Summary
The determination of the activities of the enzymes which could be involved in sucrose-starch conversion showed that the first step of this transfer is performed by the sucrose-synthetase. In this reaction UDPG and almost no ADPG is formed. However, under the given conditions the concentration of UDPG is low, and with the weak activity of the starch synthetase present no starch synthesis takes place.
In a further step Glu-1-P is formed from UDPG, a reaction catalysed by the UDPG-pyrophosphorylase. Glu-1-P can also be furnished from the fructose liberated in the first step. In the immature cotyledons of Vicia faba there is sufficient fructokinase, phosphoglucose isomerase and phosphoglucomutase for these transformations.
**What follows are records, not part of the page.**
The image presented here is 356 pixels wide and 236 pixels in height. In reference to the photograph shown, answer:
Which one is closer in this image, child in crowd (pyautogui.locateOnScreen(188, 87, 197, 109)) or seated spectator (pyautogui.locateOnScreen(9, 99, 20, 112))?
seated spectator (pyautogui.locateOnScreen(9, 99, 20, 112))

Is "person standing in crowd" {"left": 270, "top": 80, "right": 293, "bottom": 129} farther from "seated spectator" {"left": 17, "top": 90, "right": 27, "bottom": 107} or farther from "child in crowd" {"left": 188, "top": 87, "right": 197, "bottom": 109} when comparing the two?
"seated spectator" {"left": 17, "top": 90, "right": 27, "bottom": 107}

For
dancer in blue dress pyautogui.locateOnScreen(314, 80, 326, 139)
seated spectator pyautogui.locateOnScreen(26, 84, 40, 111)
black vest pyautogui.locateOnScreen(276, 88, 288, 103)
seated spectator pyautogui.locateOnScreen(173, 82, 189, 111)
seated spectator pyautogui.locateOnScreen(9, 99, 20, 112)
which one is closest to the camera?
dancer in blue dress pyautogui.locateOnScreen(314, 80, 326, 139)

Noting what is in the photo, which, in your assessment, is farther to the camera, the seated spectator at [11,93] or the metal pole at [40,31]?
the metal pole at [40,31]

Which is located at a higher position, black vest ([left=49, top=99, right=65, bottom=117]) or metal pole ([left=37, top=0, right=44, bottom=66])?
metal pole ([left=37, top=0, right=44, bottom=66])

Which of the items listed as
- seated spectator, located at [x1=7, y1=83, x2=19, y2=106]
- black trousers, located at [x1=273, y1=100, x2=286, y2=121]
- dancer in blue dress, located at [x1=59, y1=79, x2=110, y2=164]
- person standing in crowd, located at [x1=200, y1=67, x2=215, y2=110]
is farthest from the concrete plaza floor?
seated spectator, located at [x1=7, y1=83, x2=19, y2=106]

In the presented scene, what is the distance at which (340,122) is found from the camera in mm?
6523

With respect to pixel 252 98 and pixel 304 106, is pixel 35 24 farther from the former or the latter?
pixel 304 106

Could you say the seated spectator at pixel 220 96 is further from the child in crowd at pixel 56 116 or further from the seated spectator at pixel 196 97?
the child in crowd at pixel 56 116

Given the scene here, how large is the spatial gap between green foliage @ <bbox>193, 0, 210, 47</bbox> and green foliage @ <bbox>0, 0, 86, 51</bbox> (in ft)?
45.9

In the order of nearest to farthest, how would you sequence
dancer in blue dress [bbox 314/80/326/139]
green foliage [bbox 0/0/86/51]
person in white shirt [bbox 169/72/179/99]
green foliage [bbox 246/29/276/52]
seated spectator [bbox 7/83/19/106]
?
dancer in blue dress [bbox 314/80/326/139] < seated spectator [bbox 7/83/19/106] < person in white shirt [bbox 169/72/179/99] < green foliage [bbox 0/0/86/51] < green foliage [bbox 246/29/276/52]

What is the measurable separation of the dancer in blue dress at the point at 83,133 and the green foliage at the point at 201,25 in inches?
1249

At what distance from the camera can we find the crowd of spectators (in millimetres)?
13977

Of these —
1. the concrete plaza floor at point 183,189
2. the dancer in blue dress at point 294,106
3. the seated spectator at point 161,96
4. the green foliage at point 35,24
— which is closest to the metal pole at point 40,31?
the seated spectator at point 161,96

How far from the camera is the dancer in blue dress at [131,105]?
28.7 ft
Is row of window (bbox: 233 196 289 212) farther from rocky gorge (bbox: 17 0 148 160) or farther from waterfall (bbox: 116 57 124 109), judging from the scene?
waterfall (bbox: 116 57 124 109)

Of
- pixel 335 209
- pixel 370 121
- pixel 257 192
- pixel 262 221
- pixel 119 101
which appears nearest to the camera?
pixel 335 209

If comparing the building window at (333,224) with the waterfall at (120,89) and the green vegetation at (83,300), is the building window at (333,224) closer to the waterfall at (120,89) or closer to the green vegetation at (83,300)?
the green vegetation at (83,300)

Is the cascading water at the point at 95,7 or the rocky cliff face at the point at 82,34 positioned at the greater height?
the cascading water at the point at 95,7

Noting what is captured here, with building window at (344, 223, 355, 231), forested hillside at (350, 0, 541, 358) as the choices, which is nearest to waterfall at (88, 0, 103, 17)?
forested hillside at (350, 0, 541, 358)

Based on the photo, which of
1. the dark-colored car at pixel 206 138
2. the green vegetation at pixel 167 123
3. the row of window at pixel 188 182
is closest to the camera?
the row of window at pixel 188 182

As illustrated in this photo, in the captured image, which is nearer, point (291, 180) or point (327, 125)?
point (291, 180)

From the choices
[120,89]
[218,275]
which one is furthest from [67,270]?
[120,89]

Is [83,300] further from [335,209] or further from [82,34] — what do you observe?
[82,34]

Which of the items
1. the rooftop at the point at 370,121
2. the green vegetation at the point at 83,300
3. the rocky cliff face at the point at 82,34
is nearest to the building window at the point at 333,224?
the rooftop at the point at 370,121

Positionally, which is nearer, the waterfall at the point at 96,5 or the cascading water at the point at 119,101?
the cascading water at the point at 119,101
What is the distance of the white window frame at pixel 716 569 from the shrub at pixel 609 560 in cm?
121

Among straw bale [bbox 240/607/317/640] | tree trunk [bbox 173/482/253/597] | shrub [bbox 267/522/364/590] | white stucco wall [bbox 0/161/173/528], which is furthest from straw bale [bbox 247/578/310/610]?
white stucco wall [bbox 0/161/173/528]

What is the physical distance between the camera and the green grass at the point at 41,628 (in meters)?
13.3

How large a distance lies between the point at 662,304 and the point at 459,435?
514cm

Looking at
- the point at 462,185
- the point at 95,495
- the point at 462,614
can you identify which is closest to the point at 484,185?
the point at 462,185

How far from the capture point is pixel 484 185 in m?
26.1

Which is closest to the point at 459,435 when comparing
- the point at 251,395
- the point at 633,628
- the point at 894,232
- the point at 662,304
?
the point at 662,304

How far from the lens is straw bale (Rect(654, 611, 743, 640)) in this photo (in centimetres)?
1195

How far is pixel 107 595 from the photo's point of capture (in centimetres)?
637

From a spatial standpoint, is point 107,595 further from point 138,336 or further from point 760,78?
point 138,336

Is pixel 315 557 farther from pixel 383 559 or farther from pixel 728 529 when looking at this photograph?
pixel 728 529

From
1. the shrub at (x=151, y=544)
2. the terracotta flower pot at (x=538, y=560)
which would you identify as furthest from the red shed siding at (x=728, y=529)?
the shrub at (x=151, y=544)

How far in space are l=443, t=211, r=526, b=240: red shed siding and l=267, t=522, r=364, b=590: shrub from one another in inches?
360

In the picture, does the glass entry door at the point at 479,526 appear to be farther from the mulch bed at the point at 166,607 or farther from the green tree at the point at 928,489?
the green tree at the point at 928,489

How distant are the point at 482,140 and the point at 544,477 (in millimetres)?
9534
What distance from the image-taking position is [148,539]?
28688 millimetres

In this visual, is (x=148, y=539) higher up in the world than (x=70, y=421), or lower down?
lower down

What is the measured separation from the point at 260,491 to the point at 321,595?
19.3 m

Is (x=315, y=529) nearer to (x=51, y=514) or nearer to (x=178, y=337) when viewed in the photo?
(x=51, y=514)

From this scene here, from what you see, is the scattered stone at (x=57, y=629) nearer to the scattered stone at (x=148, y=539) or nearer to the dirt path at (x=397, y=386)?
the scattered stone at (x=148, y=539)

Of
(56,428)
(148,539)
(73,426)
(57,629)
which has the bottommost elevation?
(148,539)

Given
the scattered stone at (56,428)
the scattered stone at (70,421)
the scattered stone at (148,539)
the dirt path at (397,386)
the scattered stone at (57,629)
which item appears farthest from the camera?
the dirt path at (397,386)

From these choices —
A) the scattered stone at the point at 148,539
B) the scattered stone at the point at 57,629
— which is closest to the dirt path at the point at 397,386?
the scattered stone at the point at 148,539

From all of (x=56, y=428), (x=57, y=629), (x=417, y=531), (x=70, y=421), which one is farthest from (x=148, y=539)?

Most of starch synthesis proceeds catalysed by the electrophoretically slower migrating phosphorylase which can be adsorbed on starch granules. The fact that phosphorylase could only solubilize the radioactivity incorporated from Glu-1-P-C14 (due to phosphorylase) and not the one from ADPG-C14 (due to synthetase) shows that the two pathways are different. This sucrose-starch conversion is controlled by the concentration of glucose, glu-1-P, glu-6-P and fru-1,6-diP, which inhibit the formation of UDPG from sucrose.